• [TASK INSTRUCTIONS] Your task is to find every line of the listing that includes "primary" and copy it.

DATA SUPPLIED below:

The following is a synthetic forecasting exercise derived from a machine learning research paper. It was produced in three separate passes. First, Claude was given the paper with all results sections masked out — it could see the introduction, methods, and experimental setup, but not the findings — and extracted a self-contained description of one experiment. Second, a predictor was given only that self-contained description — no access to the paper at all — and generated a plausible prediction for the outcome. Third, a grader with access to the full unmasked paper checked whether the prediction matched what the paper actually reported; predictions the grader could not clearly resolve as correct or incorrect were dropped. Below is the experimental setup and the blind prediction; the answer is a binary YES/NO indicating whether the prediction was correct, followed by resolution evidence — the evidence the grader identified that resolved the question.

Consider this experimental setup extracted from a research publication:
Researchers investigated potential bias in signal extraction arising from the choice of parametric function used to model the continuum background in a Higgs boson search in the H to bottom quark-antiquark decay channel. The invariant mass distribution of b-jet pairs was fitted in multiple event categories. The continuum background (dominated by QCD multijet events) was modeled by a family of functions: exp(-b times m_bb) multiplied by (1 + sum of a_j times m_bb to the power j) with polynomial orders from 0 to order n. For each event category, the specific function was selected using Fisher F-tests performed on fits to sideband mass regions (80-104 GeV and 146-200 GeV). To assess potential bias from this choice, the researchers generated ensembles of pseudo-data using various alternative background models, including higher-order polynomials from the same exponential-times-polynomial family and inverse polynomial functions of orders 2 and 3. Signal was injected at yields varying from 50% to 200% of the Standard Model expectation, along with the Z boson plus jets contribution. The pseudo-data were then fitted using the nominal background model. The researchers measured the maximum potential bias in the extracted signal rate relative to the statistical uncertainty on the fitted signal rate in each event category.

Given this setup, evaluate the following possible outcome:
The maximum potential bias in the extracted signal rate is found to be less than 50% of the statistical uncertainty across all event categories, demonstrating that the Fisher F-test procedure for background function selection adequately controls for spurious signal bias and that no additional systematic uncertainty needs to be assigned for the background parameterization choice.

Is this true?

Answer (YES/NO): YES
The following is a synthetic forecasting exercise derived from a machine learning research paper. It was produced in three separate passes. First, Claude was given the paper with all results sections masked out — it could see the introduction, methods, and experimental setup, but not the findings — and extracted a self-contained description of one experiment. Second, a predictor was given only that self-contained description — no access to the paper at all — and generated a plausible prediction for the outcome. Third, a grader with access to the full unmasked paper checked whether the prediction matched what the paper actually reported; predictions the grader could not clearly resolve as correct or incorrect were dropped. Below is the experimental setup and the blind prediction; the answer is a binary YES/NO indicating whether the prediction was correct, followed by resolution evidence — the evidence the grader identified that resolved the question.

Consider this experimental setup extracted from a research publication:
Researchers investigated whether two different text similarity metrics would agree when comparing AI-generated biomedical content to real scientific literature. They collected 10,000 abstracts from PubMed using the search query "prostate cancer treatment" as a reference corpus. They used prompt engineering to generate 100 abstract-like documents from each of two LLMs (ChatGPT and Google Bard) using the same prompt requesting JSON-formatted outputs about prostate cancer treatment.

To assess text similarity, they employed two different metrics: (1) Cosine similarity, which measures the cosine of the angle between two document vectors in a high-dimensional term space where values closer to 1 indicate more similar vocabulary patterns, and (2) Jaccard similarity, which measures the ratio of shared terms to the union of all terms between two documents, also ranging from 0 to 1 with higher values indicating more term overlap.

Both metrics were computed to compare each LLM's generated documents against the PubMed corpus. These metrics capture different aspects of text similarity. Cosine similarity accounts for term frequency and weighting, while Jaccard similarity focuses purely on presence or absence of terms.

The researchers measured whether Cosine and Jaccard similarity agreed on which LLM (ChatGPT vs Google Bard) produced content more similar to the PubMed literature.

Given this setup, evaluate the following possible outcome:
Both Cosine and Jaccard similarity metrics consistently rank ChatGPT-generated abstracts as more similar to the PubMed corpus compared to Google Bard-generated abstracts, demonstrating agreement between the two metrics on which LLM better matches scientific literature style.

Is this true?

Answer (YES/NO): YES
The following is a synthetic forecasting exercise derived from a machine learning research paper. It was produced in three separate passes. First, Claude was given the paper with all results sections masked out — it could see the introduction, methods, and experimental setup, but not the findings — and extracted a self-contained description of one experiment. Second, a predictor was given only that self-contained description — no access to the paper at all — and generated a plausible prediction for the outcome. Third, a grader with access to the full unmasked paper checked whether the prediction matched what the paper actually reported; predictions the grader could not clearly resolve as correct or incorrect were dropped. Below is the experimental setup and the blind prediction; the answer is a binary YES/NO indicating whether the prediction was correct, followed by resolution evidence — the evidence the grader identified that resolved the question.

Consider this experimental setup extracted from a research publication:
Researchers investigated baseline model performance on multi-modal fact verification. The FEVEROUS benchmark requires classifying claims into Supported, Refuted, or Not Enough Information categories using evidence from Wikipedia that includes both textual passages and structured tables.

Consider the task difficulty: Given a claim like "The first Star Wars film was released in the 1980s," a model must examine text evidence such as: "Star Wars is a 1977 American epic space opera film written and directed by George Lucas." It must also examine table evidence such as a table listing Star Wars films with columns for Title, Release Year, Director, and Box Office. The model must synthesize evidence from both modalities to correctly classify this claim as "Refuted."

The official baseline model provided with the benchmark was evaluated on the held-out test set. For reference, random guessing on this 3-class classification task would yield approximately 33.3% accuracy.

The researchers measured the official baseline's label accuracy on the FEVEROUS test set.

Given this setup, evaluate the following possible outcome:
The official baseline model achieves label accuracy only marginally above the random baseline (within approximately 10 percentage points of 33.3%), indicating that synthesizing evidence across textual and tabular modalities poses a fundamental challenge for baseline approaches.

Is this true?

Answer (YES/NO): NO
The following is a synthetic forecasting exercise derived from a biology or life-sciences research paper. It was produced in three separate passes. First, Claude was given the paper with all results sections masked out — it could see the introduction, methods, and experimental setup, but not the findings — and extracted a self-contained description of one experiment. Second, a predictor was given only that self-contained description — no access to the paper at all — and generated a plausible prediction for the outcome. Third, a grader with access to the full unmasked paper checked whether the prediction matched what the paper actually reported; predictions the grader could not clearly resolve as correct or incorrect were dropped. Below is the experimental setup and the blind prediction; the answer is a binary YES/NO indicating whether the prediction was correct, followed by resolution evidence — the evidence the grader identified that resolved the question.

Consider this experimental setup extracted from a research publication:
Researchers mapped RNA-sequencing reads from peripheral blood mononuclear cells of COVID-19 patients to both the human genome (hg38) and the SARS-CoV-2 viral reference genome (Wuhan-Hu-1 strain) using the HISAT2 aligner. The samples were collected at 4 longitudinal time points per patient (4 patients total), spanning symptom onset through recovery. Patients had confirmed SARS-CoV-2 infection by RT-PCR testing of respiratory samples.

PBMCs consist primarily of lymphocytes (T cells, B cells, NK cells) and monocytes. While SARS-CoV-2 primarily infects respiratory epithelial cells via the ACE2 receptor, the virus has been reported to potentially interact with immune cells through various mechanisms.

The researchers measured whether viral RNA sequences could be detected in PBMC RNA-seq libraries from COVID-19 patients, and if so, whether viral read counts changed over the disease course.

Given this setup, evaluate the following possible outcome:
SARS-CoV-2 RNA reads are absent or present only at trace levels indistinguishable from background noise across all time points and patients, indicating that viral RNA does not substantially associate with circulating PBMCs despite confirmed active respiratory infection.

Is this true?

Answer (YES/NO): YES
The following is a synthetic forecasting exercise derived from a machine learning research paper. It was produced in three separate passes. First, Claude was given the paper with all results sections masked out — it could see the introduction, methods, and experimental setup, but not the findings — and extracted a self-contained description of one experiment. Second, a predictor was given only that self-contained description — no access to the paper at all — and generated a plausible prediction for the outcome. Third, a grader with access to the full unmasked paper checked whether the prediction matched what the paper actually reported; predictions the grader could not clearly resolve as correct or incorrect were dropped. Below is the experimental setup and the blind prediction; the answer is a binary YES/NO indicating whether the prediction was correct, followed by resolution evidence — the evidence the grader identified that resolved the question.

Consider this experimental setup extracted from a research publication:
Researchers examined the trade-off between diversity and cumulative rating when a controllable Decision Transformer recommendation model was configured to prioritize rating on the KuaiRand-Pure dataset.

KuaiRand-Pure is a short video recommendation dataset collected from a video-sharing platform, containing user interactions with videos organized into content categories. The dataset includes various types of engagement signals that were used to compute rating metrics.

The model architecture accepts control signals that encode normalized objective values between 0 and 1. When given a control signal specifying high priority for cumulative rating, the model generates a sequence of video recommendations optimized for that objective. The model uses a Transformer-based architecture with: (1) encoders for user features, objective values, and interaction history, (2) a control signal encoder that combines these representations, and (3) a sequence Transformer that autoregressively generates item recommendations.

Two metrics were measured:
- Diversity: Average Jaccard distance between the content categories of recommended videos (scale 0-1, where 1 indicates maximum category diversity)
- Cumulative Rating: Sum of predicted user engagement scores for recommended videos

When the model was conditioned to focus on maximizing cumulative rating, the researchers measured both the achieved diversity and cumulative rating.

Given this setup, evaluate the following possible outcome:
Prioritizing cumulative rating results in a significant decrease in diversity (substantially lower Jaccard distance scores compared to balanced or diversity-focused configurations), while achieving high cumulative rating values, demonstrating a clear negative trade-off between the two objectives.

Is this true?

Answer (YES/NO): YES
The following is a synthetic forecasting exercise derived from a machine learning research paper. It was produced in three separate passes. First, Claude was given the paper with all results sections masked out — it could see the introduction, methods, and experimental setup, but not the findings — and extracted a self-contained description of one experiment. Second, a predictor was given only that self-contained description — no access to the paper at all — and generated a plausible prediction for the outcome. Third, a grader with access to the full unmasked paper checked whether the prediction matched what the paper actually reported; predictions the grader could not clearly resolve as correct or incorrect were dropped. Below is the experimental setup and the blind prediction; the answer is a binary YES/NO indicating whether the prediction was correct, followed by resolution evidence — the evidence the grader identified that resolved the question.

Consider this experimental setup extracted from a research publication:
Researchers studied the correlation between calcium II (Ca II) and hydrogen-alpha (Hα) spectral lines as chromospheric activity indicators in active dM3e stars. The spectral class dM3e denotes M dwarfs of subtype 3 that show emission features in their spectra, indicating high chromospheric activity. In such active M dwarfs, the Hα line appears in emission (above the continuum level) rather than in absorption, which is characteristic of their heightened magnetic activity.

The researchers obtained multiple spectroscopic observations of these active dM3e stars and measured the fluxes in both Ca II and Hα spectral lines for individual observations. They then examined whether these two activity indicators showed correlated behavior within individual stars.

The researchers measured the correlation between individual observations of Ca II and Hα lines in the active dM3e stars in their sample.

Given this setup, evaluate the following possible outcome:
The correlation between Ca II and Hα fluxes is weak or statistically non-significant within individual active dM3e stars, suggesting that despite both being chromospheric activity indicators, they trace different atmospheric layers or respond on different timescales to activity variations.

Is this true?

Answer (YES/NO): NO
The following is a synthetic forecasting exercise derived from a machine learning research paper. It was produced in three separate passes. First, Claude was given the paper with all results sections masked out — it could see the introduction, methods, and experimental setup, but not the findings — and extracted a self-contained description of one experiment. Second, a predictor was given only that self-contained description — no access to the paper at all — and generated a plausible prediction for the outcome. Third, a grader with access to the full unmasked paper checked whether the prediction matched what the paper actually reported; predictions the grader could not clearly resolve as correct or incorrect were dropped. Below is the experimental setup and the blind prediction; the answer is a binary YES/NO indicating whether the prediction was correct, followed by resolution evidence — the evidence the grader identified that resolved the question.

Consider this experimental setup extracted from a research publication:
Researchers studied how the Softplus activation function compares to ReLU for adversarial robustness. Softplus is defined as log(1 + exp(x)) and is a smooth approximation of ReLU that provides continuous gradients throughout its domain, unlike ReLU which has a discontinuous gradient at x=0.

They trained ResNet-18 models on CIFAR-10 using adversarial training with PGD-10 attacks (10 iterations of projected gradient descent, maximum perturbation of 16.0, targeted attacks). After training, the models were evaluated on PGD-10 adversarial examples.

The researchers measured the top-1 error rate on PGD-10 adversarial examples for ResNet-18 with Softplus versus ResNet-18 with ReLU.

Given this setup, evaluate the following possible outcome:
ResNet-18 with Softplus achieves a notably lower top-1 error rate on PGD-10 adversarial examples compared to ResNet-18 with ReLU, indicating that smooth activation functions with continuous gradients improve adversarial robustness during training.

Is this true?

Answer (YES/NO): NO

End of DATA SUPPLIED.
DATA SUPPLIED below:

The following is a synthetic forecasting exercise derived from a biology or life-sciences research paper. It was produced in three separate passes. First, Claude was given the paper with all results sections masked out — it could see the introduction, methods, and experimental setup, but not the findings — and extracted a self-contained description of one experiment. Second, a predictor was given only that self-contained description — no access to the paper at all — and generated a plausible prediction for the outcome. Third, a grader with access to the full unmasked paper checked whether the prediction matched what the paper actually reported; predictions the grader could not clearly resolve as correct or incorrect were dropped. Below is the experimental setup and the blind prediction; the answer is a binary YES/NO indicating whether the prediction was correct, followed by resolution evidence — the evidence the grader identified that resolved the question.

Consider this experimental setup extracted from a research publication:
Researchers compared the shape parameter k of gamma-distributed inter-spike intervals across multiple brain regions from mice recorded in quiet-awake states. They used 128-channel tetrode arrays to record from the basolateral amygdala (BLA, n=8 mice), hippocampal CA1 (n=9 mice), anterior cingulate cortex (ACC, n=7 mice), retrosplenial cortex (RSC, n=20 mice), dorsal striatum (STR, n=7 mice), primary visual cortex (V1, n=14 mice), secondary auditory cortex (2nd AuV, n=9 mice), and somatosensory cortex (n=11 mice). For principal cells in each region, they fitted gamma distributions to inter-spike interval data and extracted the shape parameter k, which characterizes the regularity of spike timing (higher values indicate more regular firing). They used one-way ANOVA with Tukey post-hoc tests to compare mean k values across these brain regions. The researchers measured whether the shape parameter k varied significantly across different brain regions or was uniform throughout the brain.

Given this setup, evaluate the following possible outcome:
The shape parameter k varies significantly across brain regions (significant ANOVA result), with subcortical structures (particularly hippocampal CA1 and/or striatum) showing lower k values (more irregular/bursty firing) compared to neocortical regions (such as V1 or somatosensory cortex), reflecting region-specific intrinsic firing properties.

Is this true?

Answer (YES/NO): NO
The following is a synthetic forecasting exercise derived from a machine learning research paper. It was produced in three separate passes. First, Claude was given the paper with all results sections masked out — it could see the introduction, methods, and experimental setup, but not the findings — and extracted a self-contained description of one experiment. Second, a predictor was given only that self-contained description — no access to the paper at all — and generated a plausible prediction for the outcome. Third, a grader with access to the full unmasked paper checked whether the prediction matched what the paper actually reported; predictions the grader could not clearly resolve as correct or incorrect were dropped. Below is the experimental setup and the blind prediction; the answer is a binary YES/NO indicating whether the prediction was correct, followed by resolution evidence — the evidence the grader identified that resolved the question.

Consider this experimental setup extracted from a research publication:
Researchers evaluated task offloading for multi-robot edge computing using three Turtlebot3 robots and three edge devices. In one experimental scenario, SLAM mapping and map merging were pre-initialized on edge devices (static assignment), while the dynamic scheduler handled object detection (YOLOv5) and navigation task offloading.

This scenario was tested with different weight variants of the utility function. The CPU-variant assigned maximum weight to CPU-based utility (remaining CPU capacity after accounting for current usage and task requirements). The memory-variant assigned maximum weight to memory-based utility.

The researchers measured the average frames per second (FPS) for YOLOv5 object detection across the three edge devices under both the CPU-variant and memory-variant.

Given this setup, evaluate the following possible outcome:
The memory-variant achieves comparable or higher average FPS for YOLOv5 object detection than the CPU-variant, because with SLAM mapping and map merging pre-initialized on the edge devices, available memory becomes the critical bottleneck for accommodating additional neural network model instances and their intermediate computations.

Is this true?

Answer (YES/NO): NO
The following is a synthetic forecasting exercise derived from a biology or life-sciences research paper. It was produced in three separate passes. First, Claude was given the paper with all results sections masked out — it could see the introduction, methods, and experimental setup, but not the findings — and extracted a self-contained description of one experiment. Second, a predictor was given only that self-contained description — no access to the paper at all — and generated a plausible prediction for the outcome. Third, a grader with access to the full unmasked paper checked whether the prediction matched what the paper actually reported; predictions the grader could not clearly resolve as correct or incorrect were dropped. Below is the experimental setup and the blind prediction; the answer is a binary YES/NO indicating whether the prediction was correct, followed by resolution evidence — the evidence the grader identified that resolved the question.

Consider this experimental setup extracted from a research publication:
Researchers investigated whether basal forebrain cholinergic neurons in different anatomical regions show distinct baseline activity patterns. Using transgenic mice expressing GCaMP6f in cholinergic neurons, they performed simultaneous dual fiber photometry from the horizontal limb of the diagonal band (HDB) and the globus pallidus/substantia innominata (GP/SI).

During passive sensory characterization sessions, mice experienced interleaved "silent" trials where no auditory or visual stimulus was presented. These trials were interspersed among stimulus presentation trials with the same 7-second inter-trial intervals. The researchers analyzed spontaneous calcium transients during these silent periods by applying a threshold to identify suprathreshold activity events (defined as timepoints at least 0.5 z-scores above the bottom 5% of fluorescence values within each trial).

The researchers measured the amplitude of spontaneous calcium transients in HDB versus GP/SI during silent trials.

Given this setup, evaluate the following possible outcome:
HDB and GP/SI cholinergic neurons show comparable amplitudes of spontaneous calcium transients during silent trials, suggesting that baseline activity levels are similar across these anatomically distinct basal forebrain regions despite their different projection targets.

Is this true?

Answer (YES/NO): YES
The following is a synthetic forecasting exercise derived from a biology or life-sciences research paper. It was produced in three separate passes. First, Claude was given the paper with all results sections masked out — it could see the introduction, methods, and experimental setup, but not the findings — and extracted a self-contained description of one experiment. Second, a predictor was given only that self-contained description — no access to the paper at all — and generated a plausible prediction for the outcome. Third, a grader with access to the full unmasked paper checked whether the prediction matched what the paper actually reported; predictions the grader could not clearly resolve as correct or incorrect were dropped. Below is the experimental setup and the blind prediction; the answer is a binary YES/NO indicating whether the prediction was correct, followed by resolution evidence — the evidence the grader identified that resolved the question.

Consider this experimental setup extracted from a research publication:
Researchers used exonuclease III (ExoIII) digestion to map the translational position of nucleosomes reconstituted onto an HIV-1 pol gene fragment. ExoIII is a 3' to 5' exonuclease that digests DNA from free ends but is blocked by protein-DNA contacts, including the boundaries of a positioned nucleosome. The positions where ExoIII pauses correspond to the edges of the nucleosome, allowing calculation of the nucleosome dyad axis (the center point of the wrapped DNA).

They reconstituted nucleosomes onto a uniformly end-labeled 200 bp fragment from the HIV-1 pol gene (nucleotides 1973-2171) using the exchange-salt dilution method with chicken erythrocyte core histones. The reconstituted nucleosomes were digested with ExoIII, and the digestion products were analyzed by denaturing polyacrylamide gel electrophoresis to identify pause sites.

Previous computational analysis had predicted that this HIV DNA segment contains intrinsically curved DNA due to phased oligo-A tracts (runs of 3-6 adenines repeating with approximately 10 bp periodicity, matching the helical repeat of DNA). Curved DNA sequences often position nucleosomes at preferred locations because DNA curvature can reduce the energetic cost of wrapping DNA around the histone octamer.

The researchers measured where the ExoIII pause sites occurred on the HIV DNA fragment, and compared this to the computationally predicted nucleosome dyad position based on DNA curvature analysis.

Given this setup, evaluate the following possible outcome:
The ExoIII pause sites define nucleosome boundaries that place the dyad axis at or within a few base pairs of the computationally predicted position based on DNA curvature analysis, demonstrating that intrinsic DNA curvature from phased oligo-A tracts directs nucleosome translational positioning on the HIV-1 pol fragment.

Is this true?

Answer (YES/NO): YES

End of DATA SUPPLIED.
DATA SUPPLIED below:

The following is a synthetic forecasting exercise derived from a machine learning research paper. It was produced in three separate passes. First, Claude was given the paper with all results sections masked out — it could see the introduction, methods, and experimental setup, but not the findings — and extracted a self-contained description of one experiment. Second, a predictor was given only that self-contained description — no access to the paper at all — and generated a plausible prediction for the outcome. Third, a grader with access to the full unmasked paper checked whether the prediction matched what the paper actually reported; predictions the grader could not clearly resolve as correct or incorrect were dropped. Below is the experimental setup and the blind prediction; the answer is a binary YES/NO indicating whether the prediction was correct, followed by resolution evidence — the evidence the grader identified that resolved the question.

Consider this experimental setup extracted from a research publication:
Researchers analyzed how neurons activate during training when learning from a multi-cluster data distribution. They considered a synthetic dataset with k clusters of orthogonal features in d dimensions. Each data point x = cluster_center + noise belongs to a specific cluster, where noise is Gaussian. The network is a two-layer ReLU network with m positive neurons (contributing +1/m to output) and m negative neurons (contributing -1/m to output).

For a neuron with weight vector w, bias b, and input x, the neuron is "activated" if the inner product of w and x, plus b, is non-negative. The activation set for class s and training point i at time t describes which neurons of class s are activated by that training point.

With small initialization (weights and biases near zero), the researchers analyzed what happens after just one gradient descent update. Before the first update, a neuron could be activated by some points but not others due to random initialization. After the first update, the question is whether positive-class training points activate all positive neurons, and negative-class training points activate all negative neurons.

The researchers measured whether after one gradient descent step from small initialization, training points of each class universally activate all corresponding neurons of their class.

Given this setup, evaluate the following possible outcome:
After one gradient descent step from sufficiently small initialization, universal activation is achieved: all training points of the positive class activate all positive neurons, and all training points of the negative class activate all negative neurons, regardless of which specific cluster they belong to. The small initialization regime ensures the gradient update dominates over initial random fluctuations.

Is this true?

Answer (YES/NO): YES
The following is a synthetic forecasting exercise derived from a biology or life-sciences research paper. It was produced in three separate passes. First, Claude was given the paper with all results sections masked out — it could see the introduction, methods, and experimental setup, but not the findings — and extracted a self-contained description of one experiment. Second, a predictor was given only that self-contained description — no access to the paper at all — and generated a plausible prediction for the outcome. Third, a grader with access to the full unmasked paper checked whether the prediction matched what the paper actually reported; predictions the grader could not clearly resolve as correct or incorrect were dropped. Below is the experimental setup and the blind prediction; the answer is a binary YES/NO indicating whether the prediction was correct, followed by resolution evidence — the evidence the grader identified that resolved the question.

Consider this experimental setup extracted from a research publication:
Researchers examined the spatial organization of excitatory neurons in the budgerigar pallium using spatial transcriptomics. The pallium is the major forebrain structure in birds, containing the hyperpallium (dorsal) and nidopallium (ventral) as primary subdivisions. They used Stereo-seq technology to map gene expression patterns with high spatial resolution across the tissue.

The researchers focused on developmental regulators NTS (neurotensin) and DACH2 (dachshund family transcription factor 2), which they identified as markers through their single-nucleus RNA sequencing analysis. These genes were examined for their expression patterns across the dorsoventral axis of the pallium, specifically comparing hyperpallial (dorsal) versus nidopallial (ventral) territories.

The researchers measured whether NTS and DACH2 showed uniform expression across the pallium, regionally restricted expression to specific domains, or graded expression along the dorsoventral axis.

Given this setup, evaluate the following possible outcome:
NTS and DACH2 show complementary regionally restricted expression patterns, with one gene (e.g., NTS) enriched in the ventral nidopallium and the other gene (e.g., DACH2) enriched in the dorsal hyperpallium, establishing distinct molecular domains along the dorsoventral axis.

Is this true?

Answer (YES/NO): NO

End of DATA SUPPLIED.

• [ANSWER AREA]
Researchers compared the shape parameter k of gamma-distributed inter-spike intervals across multiple brain regions from mice recorded in quiet-awake states. They used 128-channel tetrode arrays to record from the basolateral amygdala (BLA, n=8 mice), hippocampal CA1 (n=9 mice), anterior cingulate cortex (ACC, n=7 mice), retrosplenial cortex (RSC, n=20 mice), dorsal striatum (STR, n=7 mice), primary visual cortex (V1, n=14 mice), secondary auditory cortex (2nd AuV, n=9 mice), and somatosensory cortex (n=11 mice). For principal cells in each region, they fitted gamma distributions to inter-spike interval data and extracted the shape parameter k, which characterizes the regularity of spike timing (higher values indicate more regular firing). They used one-way ANOVA with Tukey post-hoc tests to compare mean k values across these brain regions. The researchers measured whether the shape parameter k varied significantly across different brain regions or was uniform throughout the brain.
Researchers examined the spatial organization of excitatory neurons in the budgerigar pallium using spatial transcriptomics. The pallium is the major forebrain structure in birds, containing the hyperpallium (dorsal) and nidopallium (ventral) as primary subdivisions. They used Stereo-seq technology to map gene expression patterns with high spatial resolution across the tissue.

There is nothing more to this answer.